As another example for analogy, in outsourced IT systems, things often go against clients expectations because of clients desire to control more of the outsourced vendor process. Be it a goal to achieve cost cutting, squeeze out more work, or even the noble notion of making systems better in long run (anybody thinking “win-win”), I think the reason we aren’t succeeding in any industry with this thought paradigm. The main players are presence of control over something, prevention of something (safe guarding interests etc).
What if we could still have control, but in a way that doesn’t get in the way of preventing something bad to happen? Could we shift the focus from preventing bad to something inside out way of reversing this idea?
Maybe the idea of medicine preventing inflammation by curbing some microflora, or cells, then discovering heuristically that medicine needs to improve to target something else seems a little waste of time to my appeal. That said, the promise lies if 80%-90% of disease cases being cured, while 10% are exceptions seems an accepted, un-challenged pattern in any field we see today. Majority wins, minority loses.
I want to start fresh off with something simple, something which is already present – in nature. The moment someone claims we know something completely be it medicine or technology, that is the tipping point for me to confidently say that we are already lost going totally someplace else. Our world, with it’s eco-system, with the human beings inhabiting it, with the environment surrounding it, with all it’s nature is designed to be self-sustainable. We have unnecessarily over-complicated everything imaginable with our falsely impressed thirst for knowledge, more so because our focus always has been finding problems, then going in circles finding answers to the same, and creating more problems that didn’t originally exist.
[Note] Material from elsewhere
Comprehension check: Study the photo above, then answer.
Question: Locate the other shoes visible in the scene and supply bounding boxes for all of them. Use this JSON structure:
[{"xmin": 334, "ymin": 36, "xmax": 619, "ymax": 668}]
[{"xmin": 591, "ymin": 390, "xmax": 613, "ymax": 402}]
I have a simple question – why hasn’t nature changed anything for so long? why are we same as many generations before have been? why don’t we see anything new in nature than what previous generations have seen? If we focus on understanding this, without trying to intervene with man-made heuristic approaches, we could have a much thorough, and guaranteed way of living in harmony with the way we humans are – imperfect yet perfect.
I admit I am going all over the place with this. And I admit that I am not satisfied with the way things are today. There is something I sense is not fundamentally answered, and looked over.